Квинн, кажется, прекрасно понял, к чему они клонят. Он улыбнулся.
– Когда мы поцеловались в первый раз, то оба расплакались, – сказала Лилли, театрально взмахнув ресницами.
– Какие вы чувствительные особы, – пробормотала я.
– Дружище, ты же понимаешь, как я себя паршиво чувствовал, – хрипло сказал Лассе.
Квинн молчал. По его лицу невозможно было понять, о чём он думает и что чувствует.
Нижняя губа Лассе дрожала. Казалось, он вот-вот разревётся. Угрызения совести его, наверное, совсем замучили. Мне даже стало его жаль.
– Для нас это было кошмарное время, – подтвердила Лилли. – Чудовищное! Мы всё время думали, как ты там.
Мне очень хотелось запустить в неё чем-нибудь тяжёлым. Но Квинн не терял самообладания.
– Понимаю, – спокойно сказал он. – Нелегко вам пришлось. Как хорошо, что вы смогли друг друга поддержать. – Он укоризненно глянул на Лассе и покачал головой. – Но почему ты ничего мне не рассказал, а? Поверь, у меня сейчас совсем другие заботы. Всё нормально, я на вас не в обиде, даже рад за вас!
– Ну-ну, – бросила Лилли. – Ещё бы.
Лассе промокнул пот с верхней губы:
– Только хотел тебе всё выложить, как ты начал что-то бормотать про голого деда, и я не отважился. Как-то это… А потом госпожа Рас-Корак…
– О нет, только не надо снова про психотётку. – Глаза Квинна заблестели.
Мне показалось, что он постепенно теряет силы:
– Ну теперь, когда всё встало на свои места, вы можете идти по своим делам, – поспешно сказала я. – Вам понадобилось много времени, но вот наконец все знают правду. Вам больше не нужно сдерживаться и хранить свои отношения в тайне. Квинн в курсе, всё хорошо.
– Ха-ха, – проблеяла Лилли. – Как думаешь, как будут реагировать окружающие, когда услышат, что мы с Лассе встречаемся? Мы навсегда останемся гнусными предателями, которые бросили в беде несчастного, слабого, умирающего Квинна.
«Вообще-то да. С этим им придётся как-то жить. Надо смотреть правде в глаза».
Квинн повернулся ко мне. Уголки его губ вздрогнули, и я поняла, что эта абсурдная ситуация его даже немного забавляет. Я же тем временем приблизилась к нему настолько, что моё плечо почти коснулось его руки.
– Ты это серьёзно? Волнуешься, что о тебе подумают другие? – Квинн снова обернулся к Лилли. – Я и так собирался закончить наши отношения в тот вечер, на вечеринке. Может, оставите нас в покое и пойдёте своей дорогой?
– Думаешь, меня это успокоит? – набросилась на него Лилли. – Может, скажешь ещё, что ты крутишь роман с ходячей рюшей только для того, чтобы меня не мучили угрызения совести? – Она ткнула пальцем в меня. – Чтоб убедиться, насколько у тебя крыша поехала, достаточно только поглядеть на вот эту.

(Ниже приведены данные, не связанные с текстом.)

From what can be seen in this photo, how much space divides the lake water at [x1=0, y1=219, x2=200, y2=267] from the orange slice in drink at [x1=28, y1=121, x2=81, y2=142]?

У меня перехватило дыхание.
– Пойдём уже, макарошка, – миролюбиво сказал Лассе. – Мы просто…
Но Квинн не дал ему выговориться:
– О'кей, значит, я всё-таки сумасшедший, – беспечно сказал он и посмотрел мне прямо в глаза. Моё сердце забилось быстрее. («Что это значит?») Его глаза заблестели, взгляд заскользил вниз, пока не остановился на губах. – Матильда – самая классная, самая весёлая девчонка, которую я знаю. Кроме того, она умная и невероятно милая. – Затем он склонился надо мной и прижал губы к моим губам, сначала осторожно, а потом более требовательно, и я могла лишь ответить на этот поцелуй. Мозг отключился, осталось только тело, которое плыло по течению, и один-единственный вопрос: «Что здесь происходит?»
Квинн отбросил костыль и погладил меня по щеке. Я почувствовала, как по всему тело разлилось тепло, а голова совершенно перестала что-либо соображать. Может, Лассе и Лилли ещё что-то говорили, но я уже больше ничего не слышала и не видела, пока губы Квинна не оторвались от моих. Я вдохнула полной грудью. Непонятно, сколько времени длился наш поцелуй. Видимо, достаточно долго, чтобы Лассе и Лилли отдалились от нас на пару могил. Я разглядела их за гранитной плитой директора Бернера, который умер в 1973 году. Головы Лассе и Лилли испуганно выглядывали то справа, то слева от плиты.
– Пойдём ко мне, – попросил Квинн. Казалось, он был очень доволен собой. – Мне нужно столько всего тебе рассказать.